## Given request:
Return the passage from the page on uploading directories to S3 between "S3 is a key" and "operations on s3.", inclusive, copied word for word.

## Document extract:
/---
# Upload directories to S3

There is nothing in the boto3 library itself that would allow you to upload an entire directory. So I write my own code to traverse a directory tree using pathlib and upload each individual file using boto3.

S3 is a key value store with a flat structure and technically does not have folders (although it supports the concept). That's why one works with prefix "keys" in file names like `abc/xys/uvw/123.jpg`.


_Alternatively I could try some of these alternatives:_
- The command line utility in boto called `s3put` that handles such operations
- The AWS CLI tool has a lot of features that allow uploading entire directories or even [sync](https://awscli.amazonaws.com/v2/documentation/api/latest/reference/s3/sync.html) the S3 bucket with a local directory or vice-versa. 
- A python filesystem library called `s3sf` that provides high-level functionality over boto3 and enables filesystem-like operations on s3.

Helpful resources:
- [boto3 documentation on s3](https://boto3.amazonaws.com/v1/documentation/api/latest/guide/s3-examples.html)
- [S3 user guide on: How do I use folders in S3?](https://docs.aws.amazon.com/AmazonS3/latest/user-guide/using-folders.html)

In [3]:
import sys
from pathlib import Path

import boto3
import pandas as pd

In [4]:
print(sys.executable)
print(sys.version)

C:\Users\r2d4\miniconda3\envs\pytorch\python.exe
3.8.5 (default, Sep  3 2020, 21:29:08) [MSC v.1916 64 bit (AMD64)]


In [5]:
# Instantiate the s3 client
s3 = boto3.client("s3")

# Check my existing buckets
my_buckets = s3.list_buckets()
for bucket in my_buckets["Buckets"]:
    print(bucket["Name"])

clone-a-consultant-20-09
elasticbeanstalk-us-east-2-873674308518


In [6]:
# If not exists create a new bucket for the project
new_bucket_name = "clone-a-consultant-20-09"
if not new_bucket_name in [bucket["Name"] for bucket in my_buckets["Buckets"]]:  
    response = s3.create_bucket(
        Bucket=new_bucket_name,
        CreateBucketConfiguration={
            'LocationConstraint': 'eu-west-1',
        },
    )
    print(response["location"])

In [7]:
def create_file_generator(path):
    return Path(path).rglob("*.*")


def upload_file_to_s3(local_path, client, bucket, s3_dir=False):
    if s3_dir:
        s3_path = str(Path(s3_dir) / local_path).replace("\\", "/")
    else: 
        s3_path = str(local_path).replace("\\", "/")
\---
## Data rows:
/---
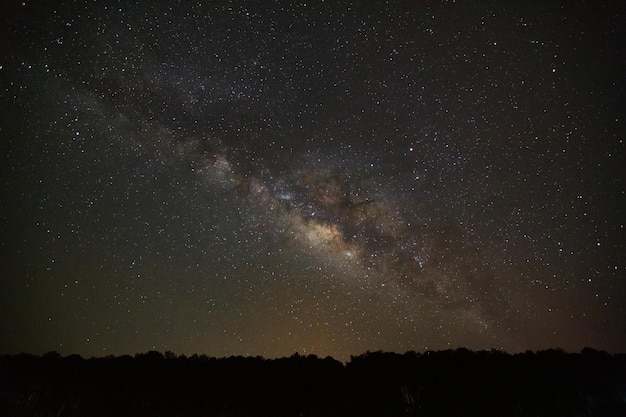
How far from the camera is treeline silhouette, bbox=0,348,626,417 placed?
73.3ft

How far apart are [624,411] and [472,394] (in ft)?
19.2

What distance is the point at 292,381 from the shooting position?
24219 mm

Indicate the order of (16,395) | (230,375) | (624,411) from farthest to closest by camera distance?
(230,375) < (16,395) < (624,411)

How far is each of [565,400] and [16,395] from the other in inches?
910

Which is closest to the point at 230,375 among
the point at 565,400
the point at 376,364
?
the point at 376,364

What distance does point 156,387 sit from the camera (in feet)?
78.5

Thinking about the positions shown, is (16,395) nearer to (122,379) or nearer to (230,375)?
\---
/---
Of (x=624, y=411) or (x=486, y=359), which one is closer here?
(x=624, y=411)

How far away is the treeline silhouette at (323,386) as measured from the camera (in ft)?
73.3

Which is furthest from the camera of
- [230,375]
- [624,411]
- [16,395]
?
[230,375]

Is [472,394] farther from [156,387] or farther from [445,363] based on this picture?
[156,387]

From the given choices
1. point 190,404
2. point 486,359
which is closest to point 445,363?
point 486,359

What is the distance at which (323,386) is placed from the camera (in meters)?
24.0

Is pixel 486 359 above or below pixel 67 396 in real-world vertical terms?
\---
/---
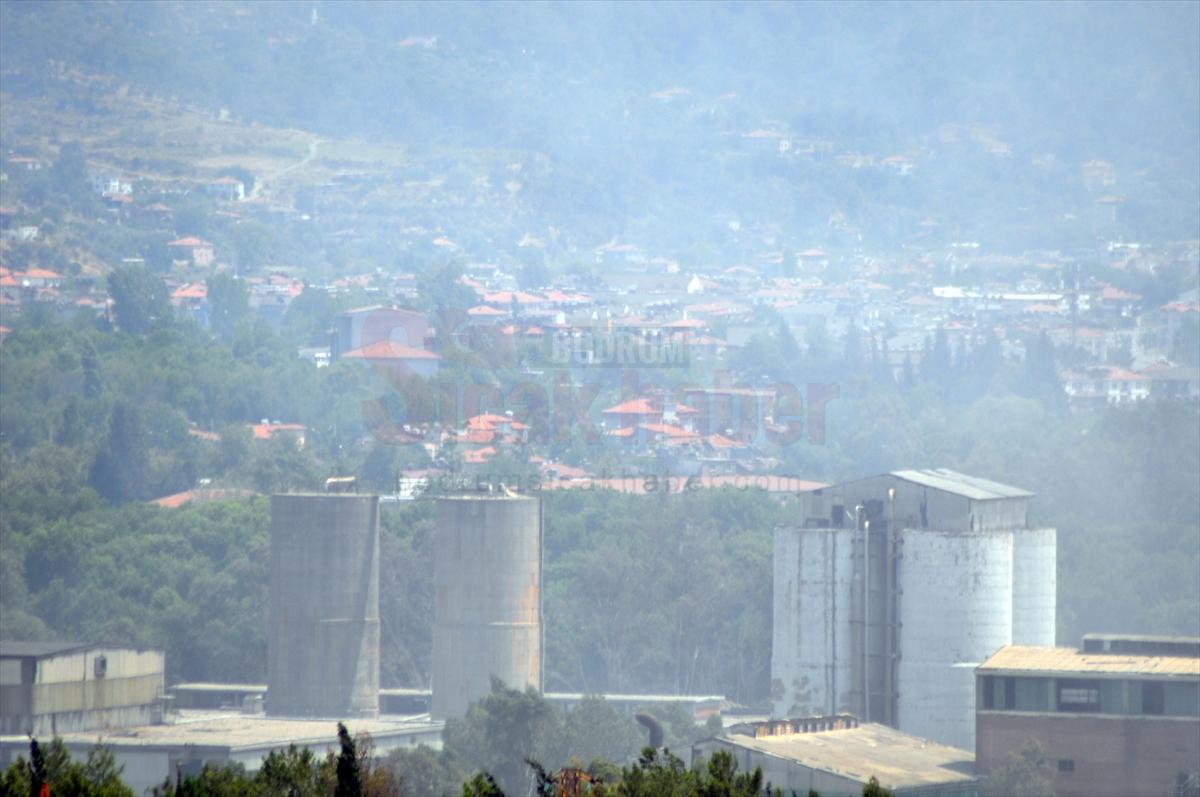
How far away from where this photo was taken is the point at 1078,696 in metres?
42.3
\---
## Answer to the problem:
S3 is a key value store with a flat structure and technically does not have folders (although it supports the concept). That's why one works with prefix "keys" in file names like `abc/xys/uvw/123.jpg`.


_Alternatively I could try some of these alternatives:_
- The command line utility in boto called `s3put` that handles such operations
- The AWS CLI tool has a lot of features that allow uploading entire directories or even [sync](https://awscli.amazonaws.com/v2/documentation/api/latest/reference/s3/sync.html) the S3 bucket with a local directory or vice-versa. 
- A python filesystem library called `s3sf` that provides high-level functionality over boto3 and enables filesystem-like operations on s3.